M. Macron et ses affidé·e·s usent depuis deux ans d’une brutalité qui devient très (très) inquiétante.

À un moment donné, il va quand même falloir qu’on additionne quelques faits – pris, par exemple, parmi ceux dont nous nous parlons ici depuis bientôt deux ans, et donc depuis l’installation dans l’Élysée de M. Macron, qui ne fut pas mis là sur sa bonne mine, mais bien parce que c’était lui ou la Pen. Et qu’on fasse un petit point sur ce que vaut désormais cette forte motivation. Précision, en passant (mais qui me tient assez à cœur) : j’en ai un peu ras le couvercle des surplombants qui, depuis lors, se plaisent à ridiculiser celles et ceux qui ont voulu, par cette élection, faire barrage au Front national (FN, devenu depuis le RN), et qu’il est de bon ton, désormais, dans certains recoins ombreux du camp progressiste, de moquer – en les appelant par exemple des « castors ». Car non, décidément : tout ne se vaut pas.

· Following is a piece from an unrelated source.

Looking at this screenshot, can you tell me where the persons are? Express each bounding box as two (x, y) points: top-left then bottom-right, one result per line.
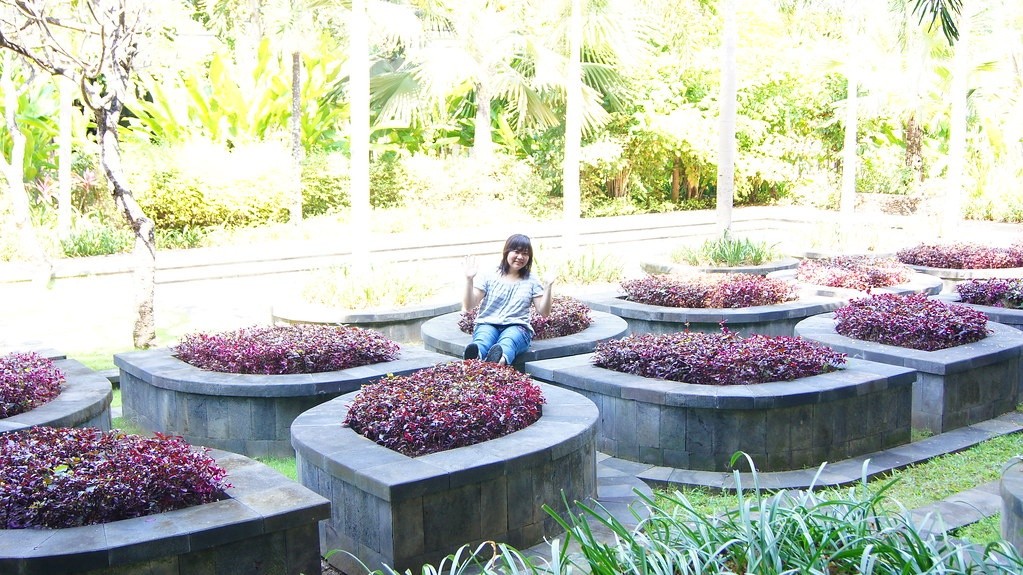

Et oui, décidément, l’extrême droite, telle qu’elle s’incarne par exemple dans le RN, est infiniment plus dangereuse encore que ne l’est le parti macroniste. (De sorte qu’il est, dans le meilleur des cas, irresponsable, en même temps que profondément révélateur d’un manque désolant de réelle considération pour les périls auxquels l’exposerait une victoire électorale du chauvinisme radical, de suggérer au « peuple », au nom de qui tant de profs de maintien prétendent aujourd’hui parler, que rien, au fond, ne différencierait ces deux formations.)